Ron Adams, director of food services at Portland Public Schools, has a good example of just how that works: When he started his job seven years ago, the school district was importing apple wedges from Washington state. Now Adams buys whole Maine apples, and the $40,000 he used to spend goes to Maine farmers.


But Adams has more work to do to meet Mayor Brennan’s goal that by 2016 half the food eaten in Portland schools be homegrown. At the moment, Adams said, the district is “pushing 35 percent.” To reach the 50 percent goal without spending more taxpayer dollars, more kids need to buy school lunch, Adams said, explaining that since labor and other costs are fixed, the more meals the district serves, the less each costs. He’s trying to figure out a way to make school lunch “cool” to encourage more takers – perhaps playing up the local foods angle?

Adams says he buys into the mayor’s vision that if the city invests in its kids, that will attract more young families to Portland and help build the economy.

“Food is the calling card to build the city,” he said.

Serving more local seafood is also on Adams’ priority list, which makes him right on trend, as getting more local seafood into the hands of institutional buyers is a hot topic of discussion these days at meetings of the mayor’s food initiative.
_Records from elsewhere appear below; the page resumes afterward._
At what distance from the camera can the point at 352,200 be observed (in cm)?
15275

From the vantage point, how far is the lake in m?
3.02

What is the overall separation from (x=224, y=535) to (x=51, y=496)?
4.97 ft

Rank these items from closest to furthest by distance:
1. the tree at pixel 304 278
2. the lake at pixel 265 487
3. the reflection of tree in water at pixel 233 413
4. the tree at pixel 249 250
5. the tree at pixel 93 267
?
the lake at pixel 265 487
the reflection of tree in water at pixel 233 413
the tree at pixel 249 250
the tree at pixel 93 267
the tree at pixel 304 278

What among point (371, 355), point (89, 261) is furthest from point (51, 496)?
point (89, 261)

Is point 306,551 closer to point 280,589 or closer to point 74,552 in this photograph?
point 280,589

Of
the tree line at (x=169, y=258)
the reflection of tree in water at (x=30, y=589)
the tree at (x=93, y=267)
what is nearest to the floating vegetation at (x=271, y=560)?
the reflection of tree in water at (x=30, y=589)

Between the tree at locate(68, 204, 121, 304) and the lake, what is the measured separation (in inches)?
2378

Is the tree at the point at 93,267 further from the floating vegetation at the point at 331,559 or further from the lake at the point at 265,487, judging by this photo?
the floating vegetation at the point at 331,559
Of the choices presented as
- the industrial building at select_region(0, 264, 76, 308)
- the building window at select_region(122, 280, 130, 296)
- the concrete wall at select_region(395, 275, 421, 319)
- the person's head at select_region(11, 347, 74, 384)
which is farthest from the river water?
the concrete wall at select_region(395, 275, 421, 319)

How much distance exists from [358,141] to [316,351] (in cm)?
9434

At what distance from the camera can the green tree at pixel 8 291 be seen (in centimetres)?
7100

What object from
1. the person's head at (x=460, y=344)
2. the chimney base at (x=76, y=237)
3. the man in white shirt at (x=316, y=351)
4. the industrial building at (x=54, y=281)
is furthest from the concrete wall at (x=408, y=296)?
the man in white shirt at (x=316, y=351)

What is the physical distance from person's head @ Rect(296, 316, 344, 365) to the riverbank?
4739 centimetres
Brennan said 30 people gathered earlier this month at the Gulf of Maine Research Institute to talk about the subject, buyers and processors sitting down together to work through issues such as portion control and consistent availability.

Geoffrey Smith, director of The Nature Conservancy’s Gulf of Maine Marine Program, is “confident that this initiative will benefit our schools and hospitals while providing a real economic boost for our fishermen and farmers.”

“We are deeply concerned about the current situation with codfish,” Smith said, “but we have healthy stocks of haddock, pollock and redfish right here in the Gulf of Maine, and those are the species we want to try to improve the market for here locally.”


Brennan likes “the multiplier effect” of all the projects that fall under the food initiative’s big umbrella. It’s one reason he thinks the initiative is here to stay. It’s not just about local food; it’s about making healthier choices. And it’s not just about food; it’s about helping the city achieve economic and environmental goals.